▶ _PROBLEM TO WORK ON_:
Leave out the pictures, and retype the remaining data exactly.

▶ _Stored dataset items_:
+++++

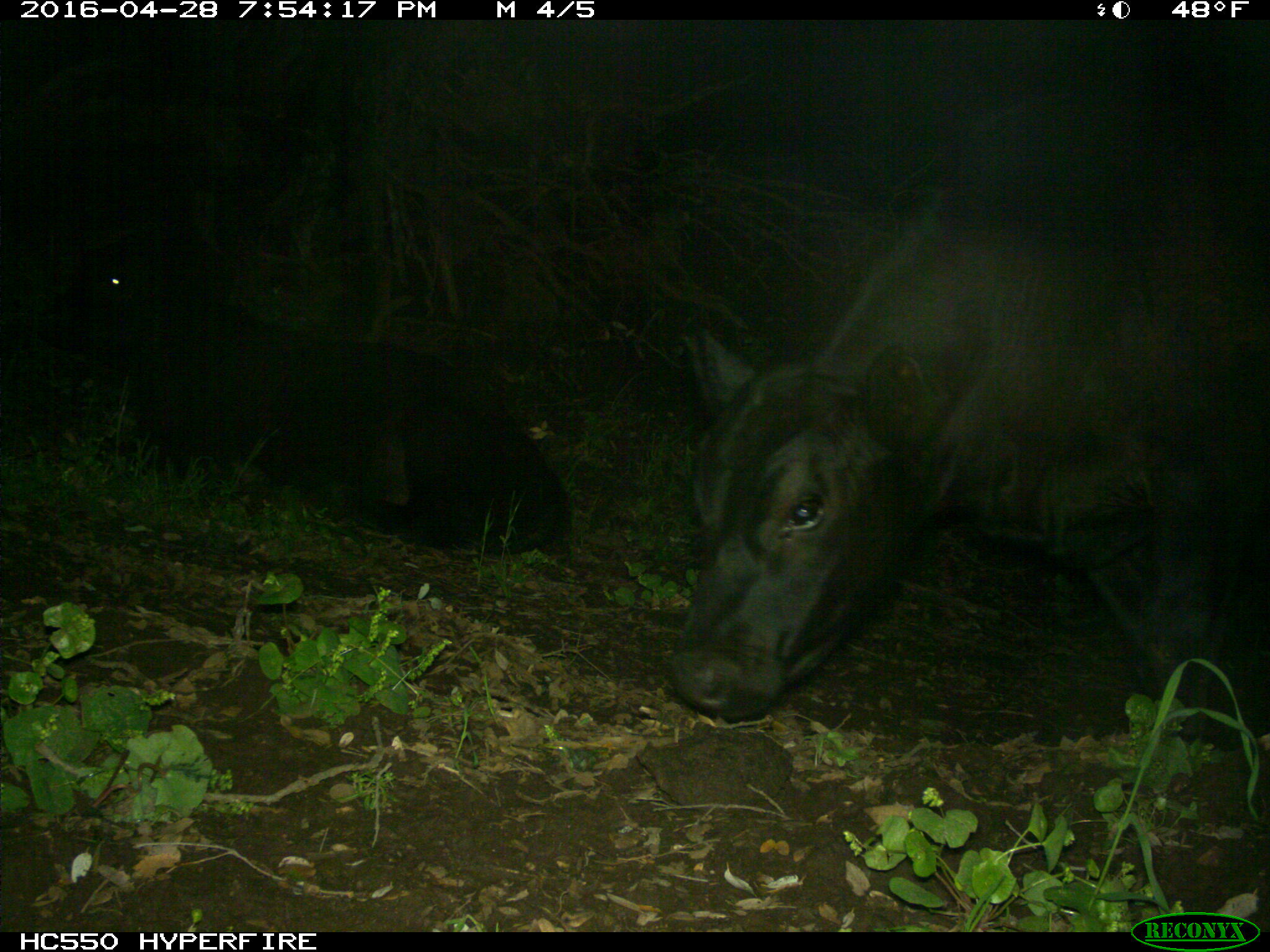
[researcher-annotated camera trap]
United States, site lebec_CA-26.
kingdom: Animalia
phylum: Chordata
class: Mammalia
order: Artiodactyla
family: Bovidae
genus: Bos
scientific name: Bos taurus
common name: domestic cow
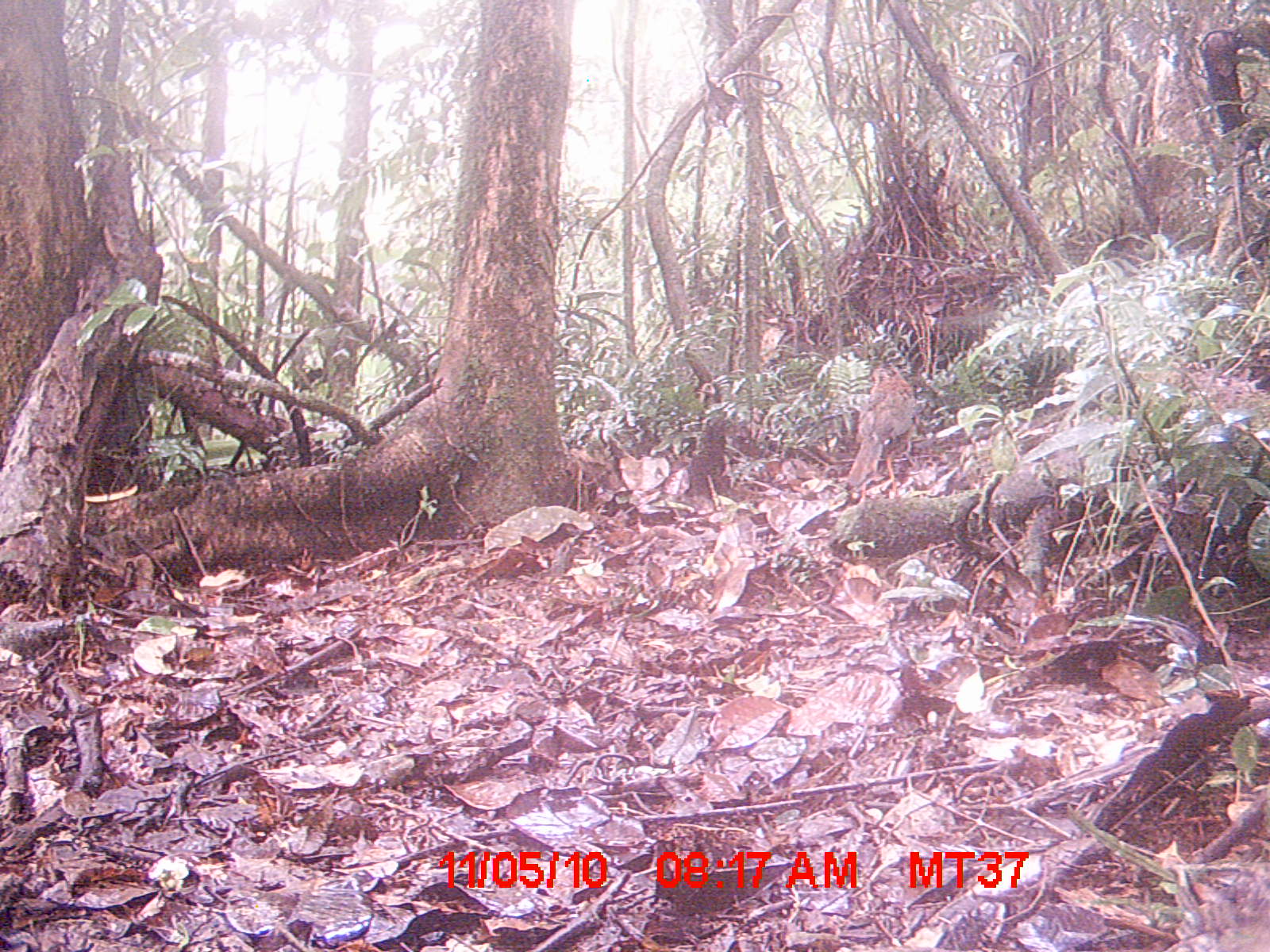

+++++

▶ _TASK RESULT_:
[researcher-annotated camera trap]
United States, site lebec_CA-26.
kingdom: Animalia
phylum: Chordata
class: Mammalia
order: Artiodactyla
family: Bovidae
genus: Bos
scientific name: Bos taurus
common name: domestic cow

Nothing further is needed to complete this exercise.